Huo Gong Dian–火宫殿 (the “Fire Palace”)–in Changsha 长沙, the capital of Hunan province, was a restaurant that Chairman Mao frequented. Some of its most famous dishes include charcoal-colored stinky tofu, pineapple bread, lamb kebabs, and Changsha doupi (豆皮, or dried beancurd). The charcoal stinky tofu tasted just as you would expect something called “charcoal” stinky tofu to taste. It was interesting. We also had a variety of dim sum-like mochi dishes, a spicy 河粉 [‘he fen’, or flat rice noodle] dish, ba-wan (a translucent glutinous rice ball stuffed with mushrooms and bamboo shoot), and my favorite of them all: pickled cabbage stir-fried in 4 different chilis. It was spicy to the point of tears and incapable of being eaten without rice. But it was mind-boggling-ly delicious. Jalapeno, something like red thai chilis, and different peppercorns. I’ve tried to remake it on my own on several occasions, but I can never get the sour, pickled cabbage taste.

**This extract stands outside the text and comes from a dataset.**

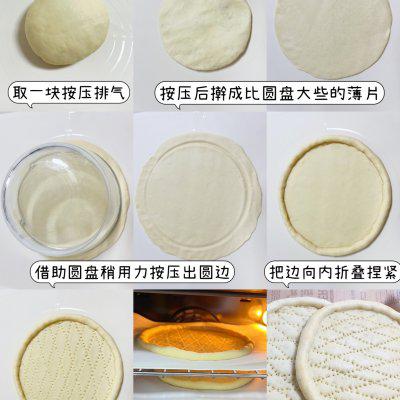 取一块按压排气

按压后擀成比圆盘大些的薄片

借助圆盘稍用力按压出圆边

把边向内折叠捏紧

Culturally, Huo Gong Dian is a temple fair that hosted folk shows, booths of local delicacies, and music. The tradition of Huo Gong Dian began in 26-21 B.C. by Emperor Ku (嚳) as a way to control fire disasters. Each character of 火宫殿 represents the Huxiang and Chuwu cultures, which are centered around the God of Fire. They also appropriately describe the unique spiciness of Hunan cuisine and the heat and humidity of Hunan’s climate.
Our journey through China concluded in Changsha, with a visit to their historical museum, and a garden where scholars used to frequent (though I may be completely wrong about that part). Honestly can’t remember too much about that part.
I do remember some of the most amazing 饅頭 ‘man tou’, or steamed buns. Reason one: they were really pretty. Reason two: they were so pillowy and soft, but still had the “bounce”/elasticity [彈性 ‘tan xing’ in Chinese] of a Tempurpedic mattress. Omnom.